これからのラグジュアリーブランドに必要なことは「データを解析し顧客インサイトを解明すること」と語るのは、インテルのリテール部門グローバルジェネラルマネジャーであるジョン・スタイン氏。顧客インサイトを解明するには、まずオンラインのデータとリアル店舗での行動データを解析し、顧客が購買にいたるまでのプロセス、そしてなぜ購買するのか、なぜ購買しなかったのか、なぜそのブランドを選ぶのか理解することが重要だと言う。今後はIoTにより取得できるデータは拡大する。全てのデータを活用し顧客インサイトをつかみ、最適な購買体験を提供できるブランドが、2020年以降の勝者になると結んだ。
キーワードはパーソナル化、コミュニティー、カメレオン!?
米国と英国でテクノロジーとリテールをつなぐ“イノべーションコンサルティング”を手掛けるSTYLUSのケイティ・バロン氏は「ラグジュアリーの未来をひもとくには、将来の顧客であるジェネレーションZの考察から始めるべきだ」と語った。

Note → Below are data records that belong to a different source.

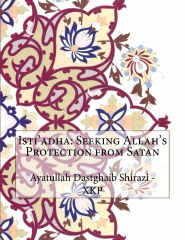 Isti'adha: Seeking Allah's Protection from Satan
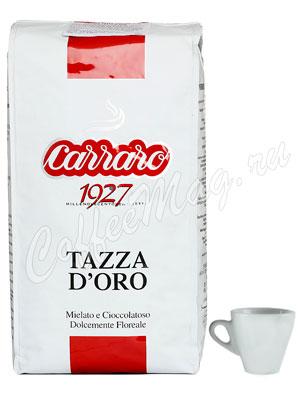 Кофе Carraro в зернах Tazza D oro 1 кг
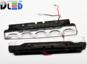 Дневные ходовые огни DRL-123 SMD2835 2x2W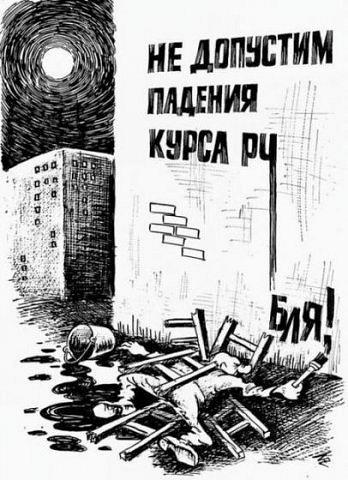 Грузия готова оказать гуманитарную помощь Луганску - Цензор.НЕТ 5426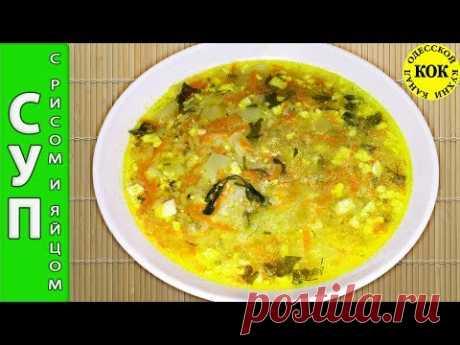 La sopa con el arroz y el huevo - las recetas comprobadas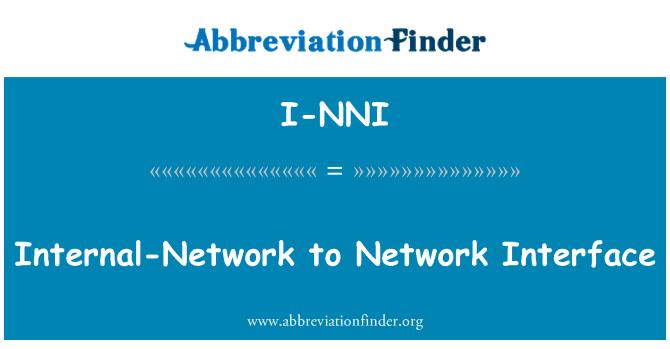 I-NNI: 内部网络到网络接口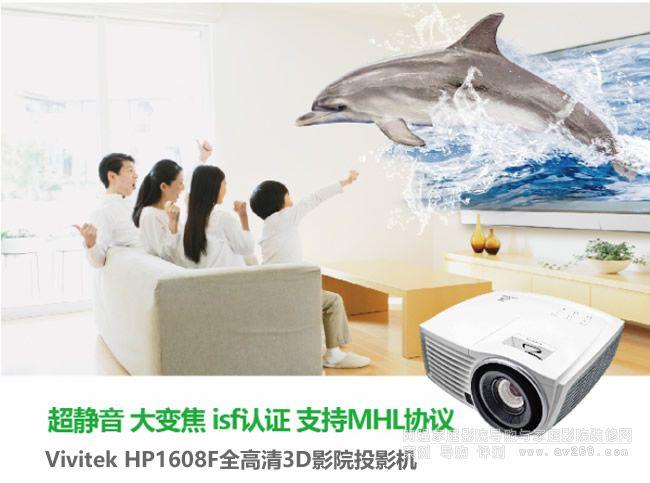丽讯投影机HP1608F高清高亮投影 ISF色彩认证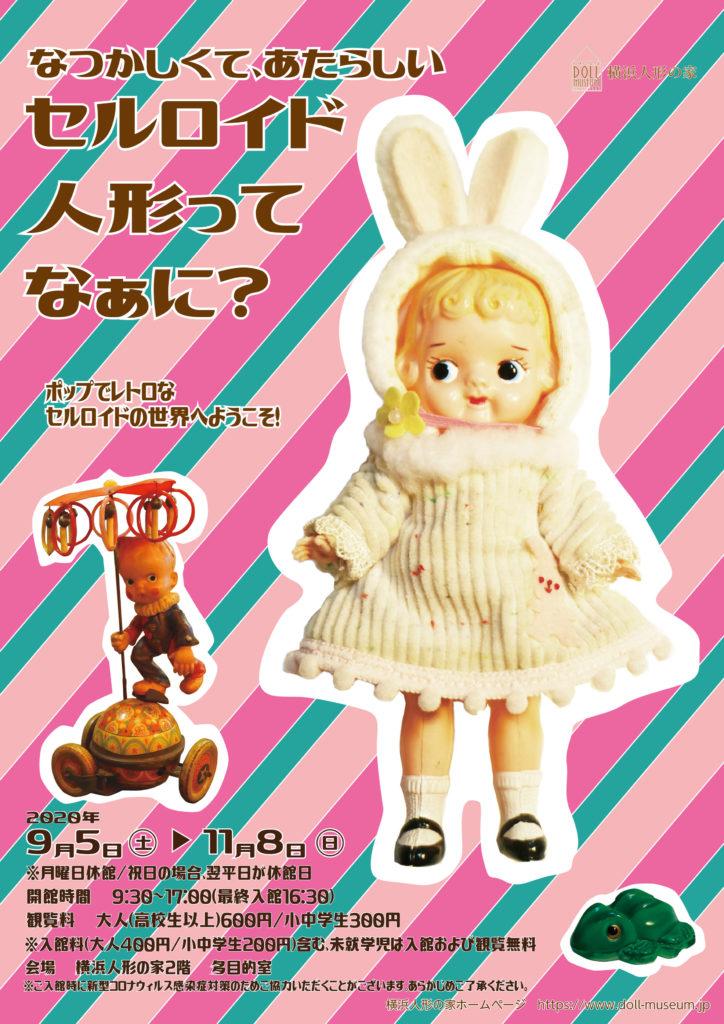 【d】  「なつかしくて、あたらしい セルロイド人形ってなぁに?」展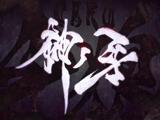 業界ニュースCR花の慶次10周年記念アルバム スペシャルLIVE「新春花慶うたまつり」を開催(ニューギン)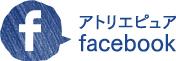 アトリエピュアFacebookページ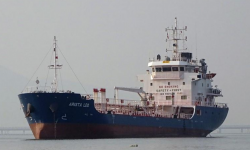 Bunker/Other Tankers  For Sale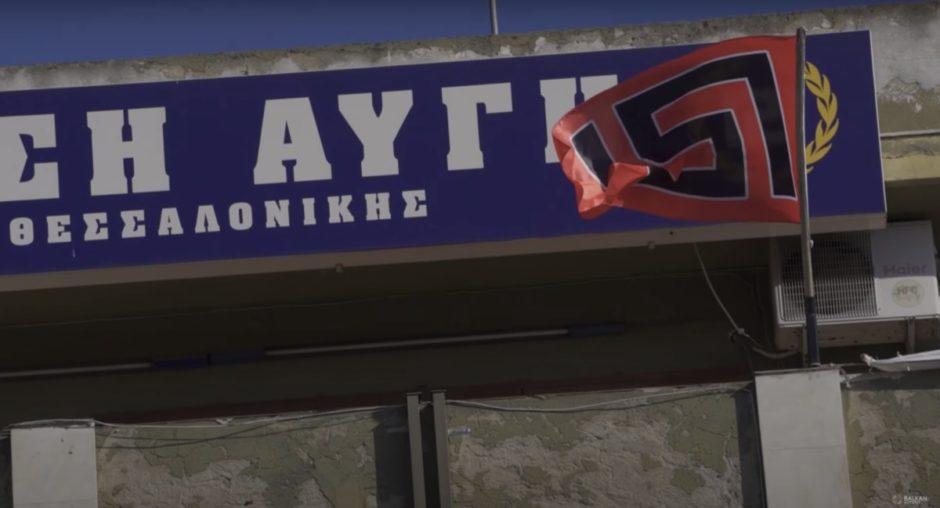 Golden Dawn office in Thessaloniki, Greece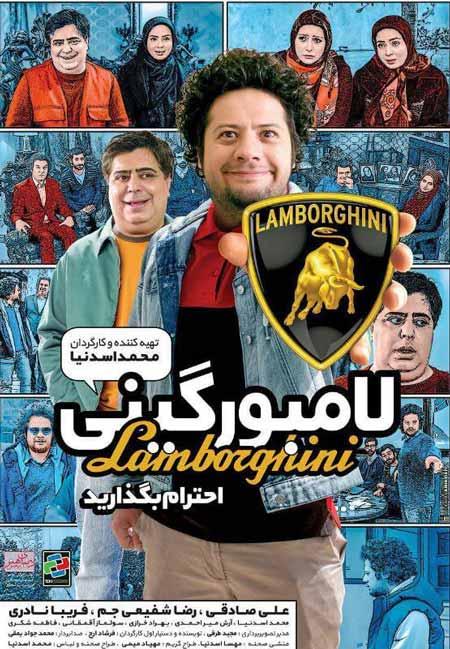 عکس دانلود فیلم ایرانی جدید لامبورگینی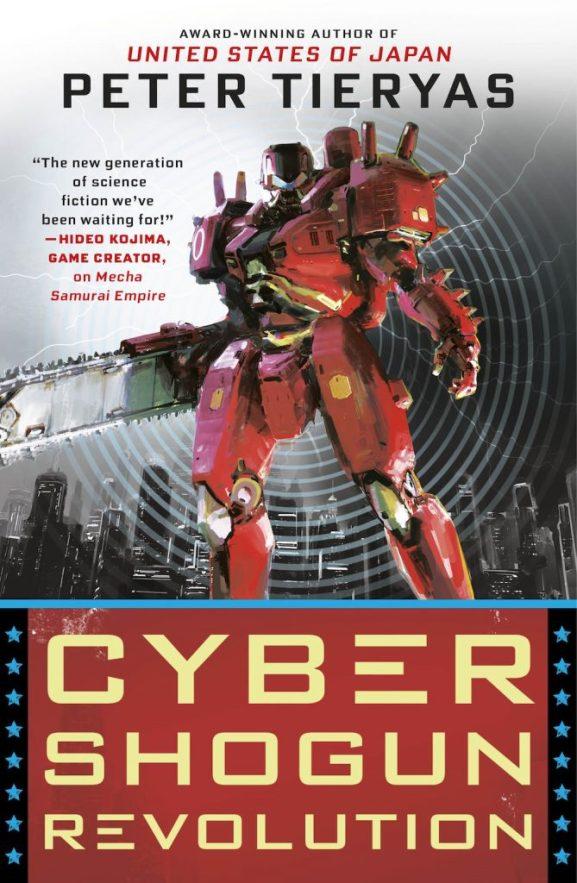 Cyber Shogun Revolution.jpg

ミレニアル世代は、不安定で不透明な社会に生まれ、自信を持つことが難しい。そんな彼らへ訴えるには、ユーザーの位置情報や行動から、パーソナライズされた情報を提供するテクノロジーが有効だとか。またバロン氏は、コンシェルジュサービスにも注目。Sephoraのように生身のスタッフとやりとりできるもの、THE NORTH FACE×IBM Watsonの事例を紹介した。どの例においても、個人に特化したコンテンツを提供すること、消費者側がブランド側の提案をコントロールしていると思わせることがポイントだと強調した。

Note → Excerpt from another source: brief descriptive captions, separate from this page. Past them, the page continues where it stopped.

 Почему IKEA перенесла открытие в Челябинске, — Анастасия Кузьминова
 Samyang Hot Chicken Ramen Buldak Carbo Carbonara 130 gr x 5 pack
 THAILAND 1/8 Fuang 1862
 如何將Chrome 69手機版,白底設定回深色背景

Z世代とY世代は、人と人をつなぐようなサービスをブランドに期待しているという。英国のコスメショップBlusherでは、有償のインフルエンサーたちがメーキャップ画像をシェアできるプラットフォームを作成。定期的に開催するコンテストを通じ、ユーザーに帰属感のみならず自己の成長を実感させることに成功した。また、同じ趣味を持つ人たちのコミュニティーづくりに長けているのがスポーツブランドだ。NIKE+はランナーやスケーターたちが交流する場も創出している。例えば、ニューヨークのブルックリンにスケートパークを設け、利用者達はアプリを使って撮影したパフォーマンスのビデオを発信したり技を競ったりする。ブランドは先に述べたパーソナル化のテクノロジーを併用し、個々のユーザーへレコメンデーションやEコマースも提供する。

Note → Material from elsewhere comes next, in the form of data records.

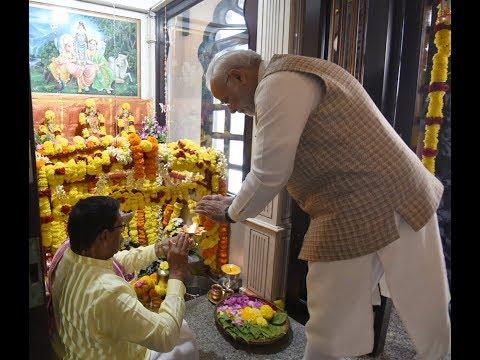 PM Shri Narendra Modi visited Shiva Temple in Muscat, Oman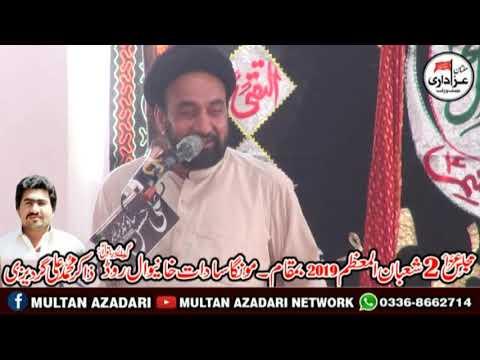 Zakir Agha Ali Hussain Qumi I Majlis 2 Shaban 2019 I Pull Rango Khanewal Road Multan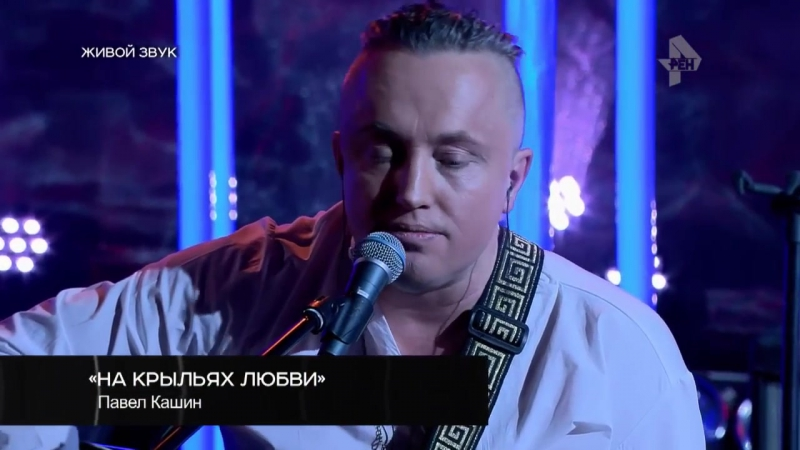 Павел КАШИН - На крыльях любви 2016.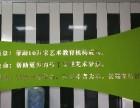 一键钟琴商学院招生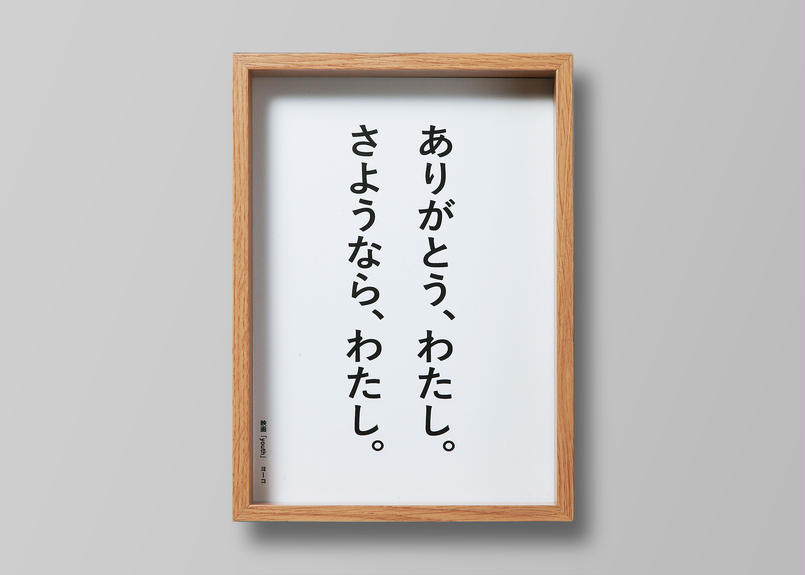 Line Frame No.1「ありがとう、わたし。さようなら、わたし。」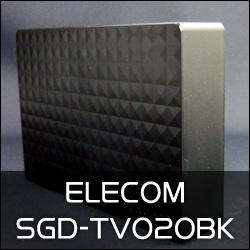 ロジテックダイレクトで購入した外付けHDD「ELECOM SGD-TV020BK」再生品を使ってみた。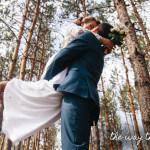 Weddings at Lemonthyme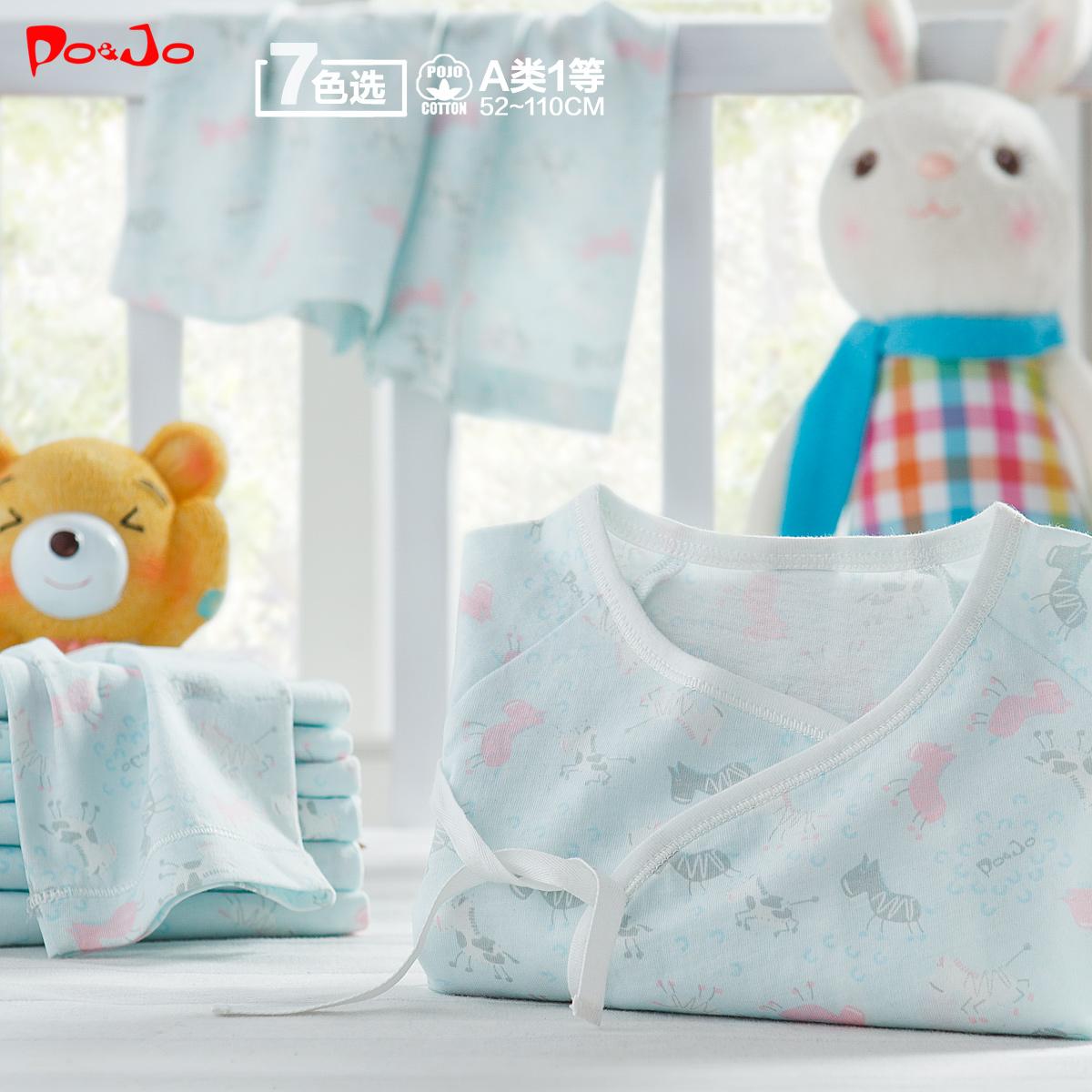 皮偌喬嬰兒內衣套裝兒童寶寶夏季純棉衣服睡衣空調服長袖薄款夏裝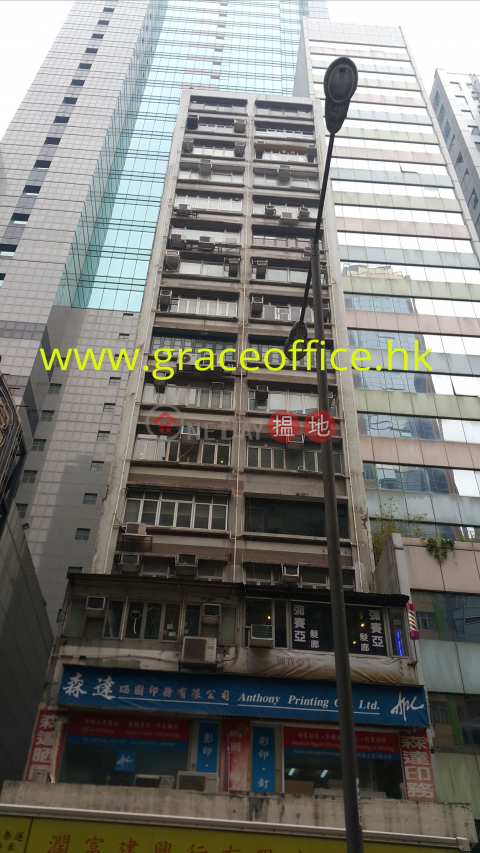 Wan Chai-Hung To Commercial Building|Wan Chai DistrictHung To Commercial Building(Hung To Commercial Building)Sales Listings (KEVIN-9498909328)_0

バロン氏はミレニアル世代をカメレオン的消費者と呼ぶ。彼らには、帰属意識を求める一方でカテゴリー化されることを拒む特性があるようだ。その背景は、不安な社会で将来の約束はできない、気ままに自分のアイデンティティーを塗り替えたい、同じ服でSNSに登場したくないという心理。そこで台頭しているのが、ラグジュアリーアイテムのレンタルサービスだ。毎月定額で3点を借りられるRent the Runway、プロパー価格の20%でハイメゾンの最新コレクションを借りられるCouture Collectiveなどがよい例となる。
若くしてビジネスを手掛け、インフルエンサーと呼ばれるハヤカワ五味氏と鎌田安里紗氏は、日本のジェネレーションZの声をこう代弁する。ハヤカワ氏はSNSと自身の関係について「ロリータファッションというニッチな趣味のため、学生時代からSNSを積極的に活用してきました。発信は、コアなファンの信頼を裏切らない情報だけを精査するよう心掛ける」という。鎌谷氏も「しっかり自分のフィルターにかけて投稿すれば、打率アップにつながります。日々膨大な情報に触れる若い子たちは、選ぶスキルも鍛えられている」と語った。
インフルエンサーをストーリーテラーに
ドレスイング代表のナカヤマン。氏はプレゼンテーションに際し、GUCCIからの依頼で製作した2016A/Wコレクションの日本向けイメージビデオを上映した。これはニューヨークで開催されたランウェーショーのビデオクリップを渋谷のスクランブル交差点にある五つのビジョンで同時に流し、その様子を全国から招いたインスタグラマーが発信する様子を収めたもの。
ナカヤマン。氏は、コンテンツをネタ、チャネルを舞台に例えて自身のSNS戦略のロジックを解説する。渋谷のビジョンというチャネルをムービーというコンテンツでジャックするのは、よくある広告の手法。そこにインフルエンサーを配置することで、広告自体をコンテンツに変換し、SNSという次のチャネルへ拡散できたというわけだ。要するに、元はひとつのコンテンツを、マルチチャネルで展開する。しかし「コンテンツをコピペしても意味はない」とも氏は主張した。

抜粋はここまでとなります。